Page extract —
Skip to content

CONCEPT Cited by 1 source

Embedded workflow engine

Definition

An embedded workflow engine is a durable-execution engine delivered as a library dependency that runs inside the host service's process, rather than as a separate cluster the host service calls over the network. Workflow state lives in the host service's existing database; execution happens on the host service's JVM (or equivalent runtime) on a dedicated thread pool. There is no orchestration cluster to deploy, no network round-trips per activity, and no Tier 0 critical dependency added to the host service's failure model.

Skipper (Airbnb, 2026-04-28) is the canonical wiki instance. (Source: sources/2026-04-28-airbnb-skipper-building-airbnbs-embedded-workflow-engine.)

Structural properties

  • Library, not service. Added to the host service's build (Maven / Gradle artifact for JVM instances); no separate deployment artifact, no separate scaling tier.
  • Shares the host service's persistence. The workflow engine uses whichever database the host service already depends on (Skipper supports MySQL and Airbnb's internal UDS; at peak runs on DynamoDB). No new storage tier operational burden.
  • Shares the host service's lifecycle. Workflow execution starts + stops with the host service's process. Multi-host durability comes from the persistent scheduler + lease-period replay on any healthy host, not from dedicated worker pools.
  • Scoped to one service's JVM. Cross-language support and cross-service orchestration are explicit non-goals; those call for a separate Temporal-class cluster.

Problems to work on —
[1] According to the page on embedded workflow engines, where does workflow state live?
[2] Rewrite the page extract from "Skipper (Airbnb, 2026-04-28)" up to and including "dedicated worker pools.", replacing "scheduler" with "timer service".

Provided records —

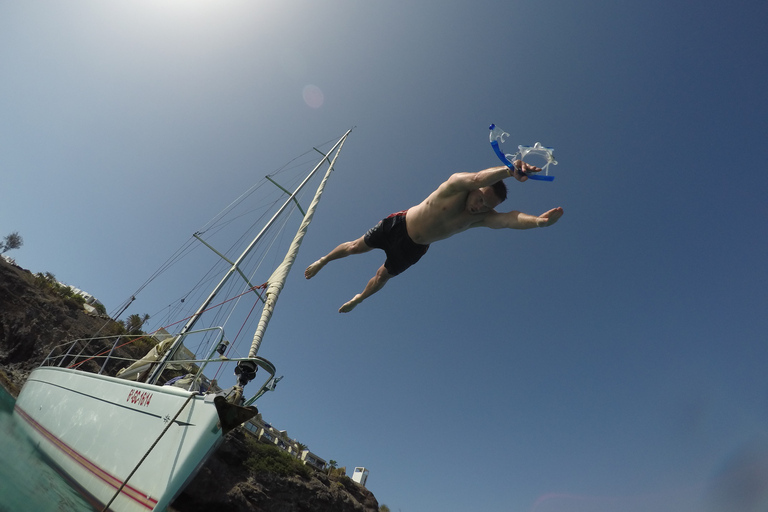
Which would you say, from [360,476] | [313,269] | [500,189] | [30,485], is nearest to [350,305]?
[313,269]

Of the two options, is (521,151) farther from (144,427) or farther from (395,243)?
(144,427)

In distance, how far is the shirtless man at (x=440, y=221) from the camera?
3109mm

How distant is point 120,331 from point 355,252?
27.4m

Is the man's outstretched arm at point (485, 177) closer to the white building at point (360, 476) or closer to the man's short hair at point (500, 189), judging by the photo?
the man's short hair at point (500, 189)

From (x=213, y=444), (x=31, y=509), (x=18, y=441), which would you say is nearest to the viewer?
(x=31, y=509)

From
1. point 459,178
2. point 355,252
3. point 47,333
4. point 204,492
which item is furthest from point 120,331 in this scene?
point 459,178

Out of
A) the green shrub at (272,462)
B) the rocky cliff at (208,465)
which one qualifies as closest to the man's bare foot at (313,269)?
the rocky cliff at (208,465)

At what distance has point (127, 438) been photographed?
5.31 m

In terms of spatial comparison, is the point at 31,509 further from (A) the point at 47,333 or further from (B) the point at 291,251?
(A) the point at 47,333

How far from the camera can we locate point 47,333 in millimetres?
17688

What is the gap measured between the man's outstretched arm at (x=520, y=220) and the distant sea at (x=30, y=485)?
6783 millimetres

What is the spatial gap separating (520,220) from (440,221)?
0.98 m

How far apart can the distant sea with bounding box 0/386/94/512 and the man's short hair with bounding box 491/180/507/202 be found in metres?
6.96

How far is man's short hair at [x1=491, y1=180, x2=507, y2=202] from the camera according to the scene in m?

Solutions by task —
[1] In the host service's existing database.

[2]
Skipper (Airbnb, 2026-04-28) is the canonical wiki instance. (Source: sources/2026-04-28-airbnb-skipper-building-airbnbs-embedded-workflow-engine.)

Structural properties

  • Library, not service. Added to the host service's build (Maven / Gradle artifact for JVM instances); no separate deployment artifact, no separate scaling tier.
  • Shares the host service's persistence. The workflow engine uses whichever database the host service already depends on (Skipper supports MySQL and Airbnb's internal UDS; at peak runs on DynamoDB). No new storage tier operational burden.
  • Shares the host service's lifecycle. Workflow execution starts + stops with the host service's process. Multi-host durability comes from the persistent timer service + lease-period replay on any healthy host, not from dedicated worker pools.